Get a note tester pen if it was me I once got £8k cash he came with me to bank then we went to put it in another bank was asked lots of questions


----------



## Natalie (Jan 19, 2011)

I'd try and go to the bank with him to pay it in.


----------



## R7KY D (Feb 16, 2010)

Check it and check it again , Get someone to check it with you , Don't worry it'll be fine


----------



## JenJen (Jun 30, 2010)

Get him to go to your bank and transfer the cash there and then. That way you both get a receipt and you know the money is ok as the bank accepted it. Or ask if he can withdraw the money from the bank infront of you, he has nothing to hide he will be happy to do so. 

It's easy to get 21 positive feedback in a short space of time, but he will probably be ok but it's always good to stay on the side of caution.

I did this when I purchased my latest car, went to bank with lady and withdrew the 12k in front of her.


----------



## johnnyguitar (Mar 24, 2010)

I've sold two for and bought one with folding money. Check it thoroughly and don't spend it before you get to the bank.


----------



## pee (Apr 6, 2009)

When he comes to pick the car up take him out for a little spin and then stop at the bank to pay the money in,that's what I did when I sold my car.


----------



## DMcG (Oct 25, 2012)

JenJen said:


> Get him to go to your bank and transfer the cash there and then. That way you both get a receipt and you know the money is ok as the bank accepted it. Or ask if he can withdraw the money from the bank infront of you, he has nothing to hide he will be happy to do so.
> 
> It's easy to get 21 positive feedback in a short space of time, but he will probably be ok but it's always good to stay on the side of caution.
> 
> I did this when I purchased my latest car, went to bank with lady and withdrew the 12k in front of her.
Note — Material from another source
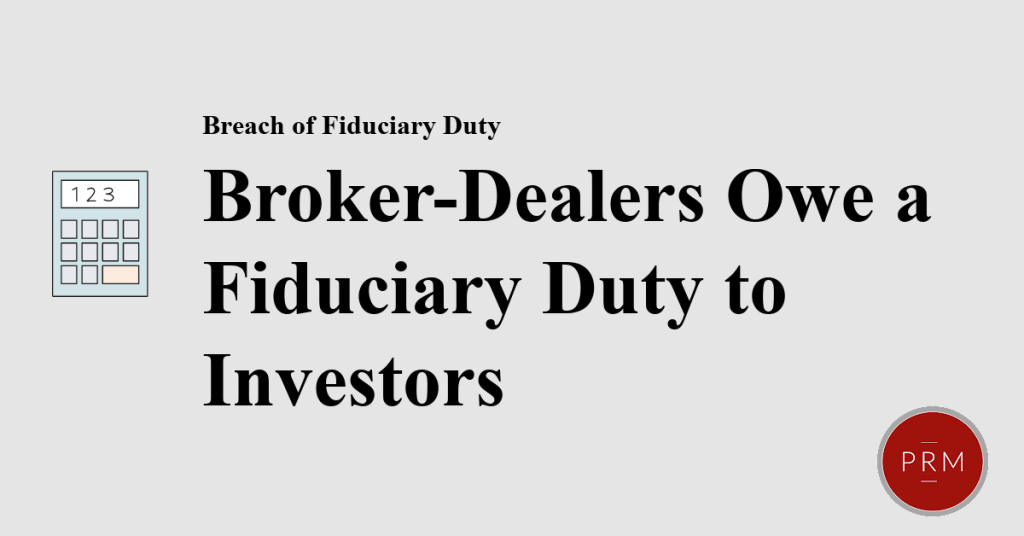 Broker-Dealers owe investors a fiduciary duty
+1 for this. As long as you mention it before the buyer will be fine. It saves them carrying large amounts of cash and you get to see it come from the bank and can pay it straight in while your there.


----------



## danski (Aug 4, 2008)

Yup, when I sold my Golf a few months ago, the test drive was to the bank, by that time she knew she was happy and did the transfer.


----------